Il perimetro ha una forma triangolare, ed è fatto di lealtà atlantica, volontà di partecipare costruttivamente alla vita dell'Unione europea, determinazione a non destabilizzare l'euro - con tutte le conseguenze di finanza pubblica che ne derivano. Potremmo chiamarlo, appunto, «perimetro della serietà», perché non è serio raccontare agli elettori che se ne possa prescindere sapendo che non si può, o senza dire loro quale prezzo si pagherebbe se non se ne tenesse conto.
L'Italia del dopo 25 settembre non può permettersi - non lo può: è un dato di fatto semplice e duro come la pietra - di avere un governo che non dia la massima garanzia di voler restare nel perimetro della serietà. Berlusconi, Salvini e Meloni, in forme, su fronti e a livelli d'intensità differenti, hanno tutti e tre gettato un occhio, e talvolta ben più di un occhio, al di fuori di quel perimetro. La prova di serietà che si chiede loro è che da qui al 25 settembre dissolvano ogni dubbio, facciano piazza pulita di qualsiasi ambiguità su tutti e tre i lati del triangolo. Il Partito democratico e le forze politiche centriste sono certamente, interamente all'interno del perimetro della serietà.
Il loro problema, del Pd in particolare, è che danno l'impressione di voler fare ben poco oltre a stare immobili al centro del poligono, e paiono pensare che garantire di restarci sia condizione non soltanto necessaria ma anche sufficiente del loro fare politica. La serietà, così, è diventata fine a se stessa, si è trasformata in un vessillo, un alibi, un mezzo di conservazione del potere.
E, infine, in uno strumento di delegittimazione della destra. Perché la serietà potesse svolgere quest' ultima funzione, però, le forze politiche e culturali «serie» hanno dovuto dilatarne il perimetro, tirarlo dalla propria parte, esasperare i toni e denunciare sconfinamenti e violazioni anche là dove non ce n'erano. E tutto questo, in definitiva, è stato terribilmente poco serio. Perfino meno serio, per certi versi, che promettere un milione di alberi.
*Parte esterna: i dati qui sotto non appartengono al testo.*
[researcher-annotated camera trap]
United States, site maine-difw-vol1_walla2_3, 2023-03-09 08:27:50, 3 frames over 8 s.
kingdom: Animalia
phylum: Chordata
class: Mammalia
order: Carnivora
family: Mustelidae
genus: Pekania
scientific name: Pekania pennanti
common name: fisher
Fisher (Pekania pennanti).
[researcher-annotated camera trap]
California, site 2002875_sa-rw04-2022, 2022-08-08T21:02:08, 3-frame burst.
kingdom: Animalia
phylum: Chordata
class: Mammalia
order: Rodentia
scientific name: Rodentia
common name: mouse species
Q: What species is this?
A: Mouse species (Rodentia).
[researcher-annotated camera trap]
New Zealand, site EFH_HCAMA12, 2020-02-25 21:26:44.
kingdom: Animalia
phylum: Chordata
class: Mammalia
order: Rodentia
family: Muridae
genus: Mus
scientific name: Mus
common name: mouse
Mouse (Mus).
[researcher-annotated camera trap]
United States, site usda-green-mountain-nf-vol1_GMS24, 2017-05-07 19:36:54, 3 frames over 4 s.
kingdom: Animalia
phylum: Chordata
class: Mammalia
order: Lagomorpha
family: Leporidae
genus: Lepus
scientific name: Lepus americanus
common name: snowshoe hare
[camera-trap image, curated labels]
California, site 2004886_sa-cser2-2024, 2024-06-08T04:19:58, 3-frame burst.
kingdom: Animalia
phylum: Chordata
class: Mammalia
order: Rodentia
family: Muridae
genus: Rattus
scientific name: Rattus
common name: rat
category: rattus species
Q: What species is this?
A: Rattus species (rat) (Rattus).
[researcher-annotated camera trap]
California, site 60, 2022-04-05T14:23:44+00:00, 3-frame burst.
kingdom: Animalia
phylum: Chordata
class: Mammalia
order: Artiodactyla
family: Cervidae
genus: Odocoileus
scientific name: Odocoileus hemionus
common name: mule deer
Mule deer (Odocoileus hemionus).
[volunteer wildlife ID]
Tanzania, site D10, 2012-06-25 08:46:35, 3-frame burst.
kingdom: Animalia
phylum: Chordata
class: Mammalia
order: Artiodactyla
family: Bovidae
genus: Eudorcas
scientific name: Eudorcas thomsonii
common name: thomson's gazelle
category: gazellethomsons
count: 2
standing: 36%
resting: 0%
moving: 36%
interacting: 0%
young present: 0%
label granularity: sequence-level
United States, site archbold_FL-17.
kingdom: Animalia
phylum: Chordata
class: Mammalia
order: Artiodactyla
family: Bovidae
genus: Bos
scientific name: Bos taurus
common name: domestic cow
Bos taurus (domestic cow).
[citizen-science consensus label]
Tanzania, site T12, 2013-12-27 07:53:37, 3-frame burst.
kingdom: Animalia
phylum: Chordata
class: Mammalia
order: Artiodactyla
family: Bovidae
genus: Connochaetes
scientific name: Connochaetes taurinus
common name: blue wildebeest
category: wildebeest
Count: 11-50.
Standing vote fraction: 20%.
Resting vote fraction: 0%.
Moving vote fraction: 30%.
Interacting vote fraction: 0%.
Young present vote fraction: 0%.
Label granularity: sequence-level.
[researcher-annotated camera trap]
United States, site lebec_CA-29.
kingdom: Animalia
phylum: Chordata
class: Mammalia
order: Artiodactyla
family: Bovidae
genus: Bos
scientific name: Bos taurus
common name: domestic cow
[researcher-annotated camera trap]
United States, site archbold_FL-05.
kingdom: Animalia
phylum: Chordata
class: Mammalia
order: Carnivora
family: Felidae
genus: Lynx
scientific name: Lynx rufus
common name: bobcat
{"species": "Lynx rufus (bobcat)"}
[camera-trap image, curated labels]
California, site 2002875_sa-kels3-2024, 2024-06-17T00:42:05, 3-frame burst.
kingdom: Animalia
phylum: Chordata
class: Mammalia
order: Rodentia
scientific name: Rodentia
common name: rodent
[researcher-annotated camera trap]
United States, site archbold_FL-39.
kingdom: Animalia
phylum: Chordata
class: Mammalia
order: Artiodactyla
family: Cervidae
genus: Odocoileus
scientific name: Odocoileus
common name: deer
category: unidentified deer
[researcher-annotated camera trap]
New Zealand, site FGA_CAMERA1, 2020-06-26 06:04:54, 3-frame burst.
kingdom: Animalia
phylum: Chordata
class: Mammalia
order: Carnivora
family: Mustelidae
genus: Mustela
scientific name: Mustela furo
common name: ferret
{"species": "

BERLUSCONI SALVINI MELONI BY BENNY
Soprattutto, tutto questo ha contribuito all'isterismo e al catastrofismo dei quali si diceva sopra, e al rischio che l'Italia si trovi intrappolata in una profezia di sventura che si auto-avvera. Che il destra-centro si collochi all'interno del perimetro della serietà, e che questa sua collocazione sia chiaramente percepita anche all'estero, è interesse di tutti. Se così non fosse e il destra-centro dovesse vincere le elezioni e arrivare al governo, l'Italia ne sarebbe enormemente indebolita in un momento storico molto difficile e le istituzioni democratiche ne sarebbero messe ulteriormente sotto pressione. Qualcuno sulla sinistra e al centro potrebbe approfittarne, nel breve periodo. Ma avrebbe ben poco di cui gloriarsi.